Andrew Vesey, chief executive of AGL Energy, last month has frankly admitted that the regulations in the energy industry were not designed to protect consumers but to protect the investors as stated in an article on Cleantechnica.
Consumer groups last week have cried foul on another ruling by the main policy maker in Australia’s energy markets, calling it as yet another hurdle to a transition to a clean, affordable grid and the specific shift to locally generated solar, battery storage and shared energy.
The Australian Energy Markets Commission announced last Thursday that it would reject a proposed rule change that would give credit to customers using less of the power grid because they would share and store more of their locally generated electricity. Advocates of local generation network credits, which provide value generation produced locally, stated the initiative have saved $1 billion or more in avoiding network costs.
The AEMC decision, if implemented, will likely throw a big spanner in the ability of community groups, property developers, councils and townships to share energy that they generate on one of their buildings. In effect, it protects the influence of the energy incumbents.
Advocates of the rule change that includes numerous councils, including Sydney, Byron may and others were incriminating their criticism of the AEMC and the modelling it produced that claim the new rule would add cost to consumers, not remove them. According to Jay Rutovitz of the Institute of Sustainable Futures, he said that the modelling and the decision as laughable.
Rutovitz said that AEMC-commissioned modelling was distorted by a number of factors that includes the existing systems.

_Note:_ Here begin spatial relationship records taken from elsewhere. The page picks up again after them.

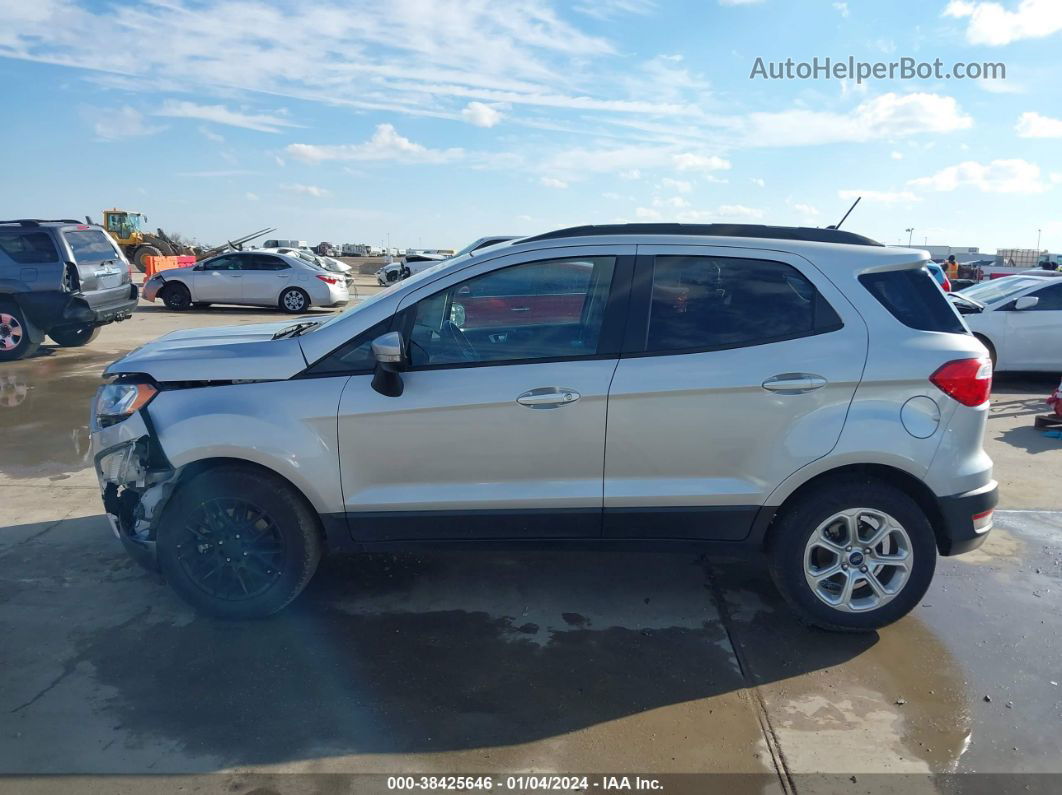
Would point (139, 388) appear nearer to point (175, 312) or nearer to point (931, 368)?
point (931, 368)

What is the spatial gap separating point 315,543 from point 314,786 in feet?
4.16

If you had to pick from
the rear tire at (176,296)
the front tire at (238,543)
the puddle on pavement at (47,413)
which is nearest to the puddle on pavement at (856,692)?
the front tire at (238,543)

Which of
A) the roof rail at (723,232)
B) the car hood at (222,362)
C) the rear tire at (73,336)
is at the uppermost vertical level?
the roof rail at (723,232)

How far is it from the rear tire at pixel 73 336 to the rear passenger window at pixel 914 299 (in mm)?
11225

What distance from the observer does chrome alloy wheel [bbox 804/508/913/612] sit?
3748 mm

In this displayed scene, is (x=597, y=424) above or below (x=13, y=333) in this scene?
above

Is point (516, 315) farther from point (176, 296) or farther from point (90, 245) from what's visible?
point (176, 296)

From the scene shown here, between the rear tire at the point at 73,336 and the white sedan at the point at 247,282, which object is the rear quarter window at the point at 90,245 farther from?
the white sedan at the point at 247,282

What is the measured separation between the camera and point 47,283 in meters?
10.9

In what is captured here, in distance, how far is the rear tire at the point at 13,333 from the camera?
439 inches

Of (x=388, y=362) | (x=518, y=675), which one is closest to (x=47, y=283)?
(x=388, y=362)

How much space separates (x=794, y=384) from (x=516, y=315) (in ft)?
4.44

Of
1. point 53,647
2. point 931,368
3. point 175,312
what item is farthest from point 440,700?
point 175,312

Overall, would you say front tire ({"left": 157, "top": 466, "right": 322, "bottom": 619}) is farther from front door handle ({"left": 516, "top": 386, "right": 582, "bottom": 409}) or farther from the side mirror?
front door handle ({"left": 516, "top": 386, "right": 582, "bottom": 409})
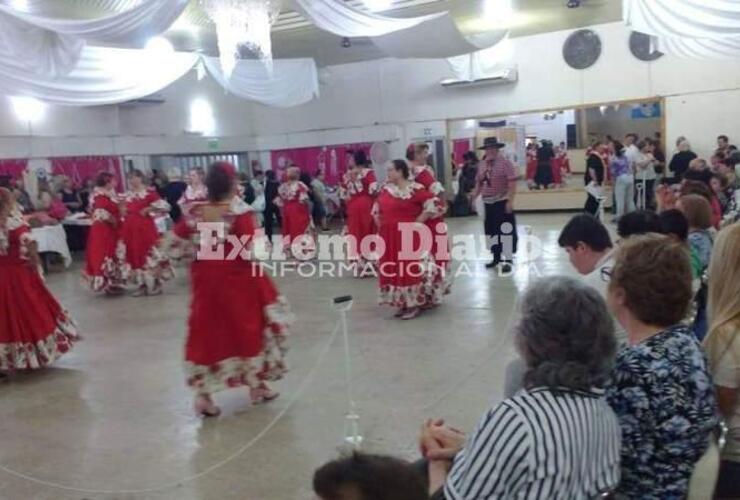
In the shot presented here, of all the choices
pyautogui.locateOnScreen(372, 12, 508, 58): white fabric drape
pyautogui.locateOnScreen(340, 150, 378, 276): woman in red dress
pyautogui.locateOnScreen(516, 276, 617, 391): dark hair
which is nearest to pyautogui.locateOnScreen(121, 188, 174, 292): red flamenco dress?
pyautogui.locateOnScreen(340, 150, 378, 276): woman in red dress

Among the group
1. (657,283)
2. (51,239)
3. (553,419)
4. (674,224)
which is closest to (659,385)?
(657,283)

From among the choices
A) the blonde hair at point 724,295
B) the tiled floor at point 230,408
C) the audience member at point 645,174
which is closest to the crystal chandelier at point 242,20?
the tiled floor at point 230,408

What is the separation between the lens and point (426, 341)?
4.87 m

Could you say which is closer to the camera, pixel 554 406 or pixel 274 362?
pixel 554 406

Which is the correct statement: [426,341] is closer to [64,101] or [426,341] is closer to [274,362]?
[274,362]

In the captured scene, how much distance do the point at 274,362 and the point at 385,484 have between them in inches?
105

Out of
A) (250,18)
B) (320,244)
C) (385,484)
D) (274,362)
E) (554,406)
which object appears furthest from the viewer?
(320,244)

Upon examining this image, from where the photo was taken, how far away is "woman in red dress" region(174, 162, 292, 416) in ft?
11.6

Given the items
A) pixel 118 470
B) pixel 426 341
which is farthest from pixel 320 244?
pixel 118 470

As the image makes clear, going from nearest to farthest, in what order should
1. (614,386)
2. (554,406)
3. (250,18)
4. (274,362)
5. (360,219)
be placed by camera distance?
(554,406) < (614,386) < (274,362) < (250,18) < (360,219)

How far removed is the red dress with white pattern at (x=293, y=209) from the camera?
369 inches

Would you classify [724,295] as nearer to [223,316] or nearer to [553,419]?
[553,419]

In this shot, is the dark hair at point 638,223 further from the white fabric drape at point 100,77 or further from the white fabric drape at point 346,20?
the white fabric drape at point 100,77

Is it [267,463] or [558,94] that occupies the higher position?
[558,94]
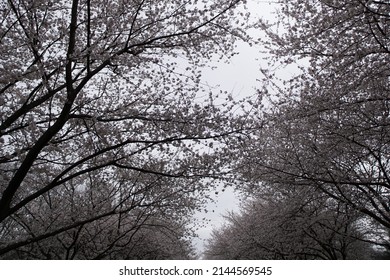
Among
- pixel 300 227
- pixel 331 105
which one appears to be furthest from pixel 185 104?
pixel 300 227

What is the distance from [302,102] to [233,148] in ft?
5.41

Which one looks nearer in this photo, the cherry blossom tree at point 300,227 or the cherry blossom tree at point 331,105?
the cherry blossom tree at point 331,105

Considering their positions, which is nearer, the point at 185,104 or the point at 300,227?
the point at 185,104

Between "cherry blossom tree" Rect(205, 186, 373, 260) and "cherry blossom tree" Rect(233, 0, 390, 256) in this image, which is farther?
"cherry blossom tree" Rect(205, 186, 373, 260)

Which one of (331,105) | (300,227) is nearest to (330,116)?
(331,105)

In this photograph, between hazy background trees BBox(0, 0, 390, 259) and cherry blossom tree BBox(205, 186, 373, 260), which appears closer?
hazy background trees BBox(0, 0, 390, 259)

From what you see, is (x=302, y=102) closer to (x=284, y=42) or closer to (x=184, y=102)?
(x=284, y=42)

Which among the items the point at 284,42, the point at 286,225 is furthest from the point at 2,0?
the point at 286,225

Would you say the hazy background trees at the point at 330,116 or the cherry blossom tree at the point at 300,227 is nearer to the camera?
the hazy background trees at the point at 330,116

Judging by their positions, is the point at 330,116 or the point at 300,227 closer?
the point at 330,116

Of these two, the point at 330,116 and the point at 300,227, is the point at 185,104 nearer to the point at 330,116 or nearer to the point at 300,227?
the point at 330,116

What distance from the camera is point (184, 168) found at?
7.30 m

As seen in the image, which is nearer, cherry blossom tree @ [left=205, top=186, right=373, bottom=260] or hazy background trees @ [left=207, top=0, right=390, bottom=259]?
hazy background trees @ [left=207, top=0, right=390, bottom=259]

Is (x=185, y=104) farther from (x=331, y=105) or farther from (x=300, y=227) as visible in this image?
(x=300, y=227)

Cosponsor of the rule change, Mark Byrne from the Total Environment Centre was also incriminating, saying the ruling would cause consumers to reduce their use of the grid, to look at private wires and micro grids and the possibility to disconnect. More efforts to encourage demand response were rejected last month, because, again, the AEMC decided that the current rules were just fine.
Many believe that the fact the AEMC was able to justify such decisions is because of the National Electricity Objective, that made no mentions of any environmental outcome in any decision on the national electricity grid. The inclusion of an environmental objective has been contested for years, but has been resisted by the incumbent industry, the regulators and the rule makers because of the obvious threat to one of the most highly polluting and costly grids in the world.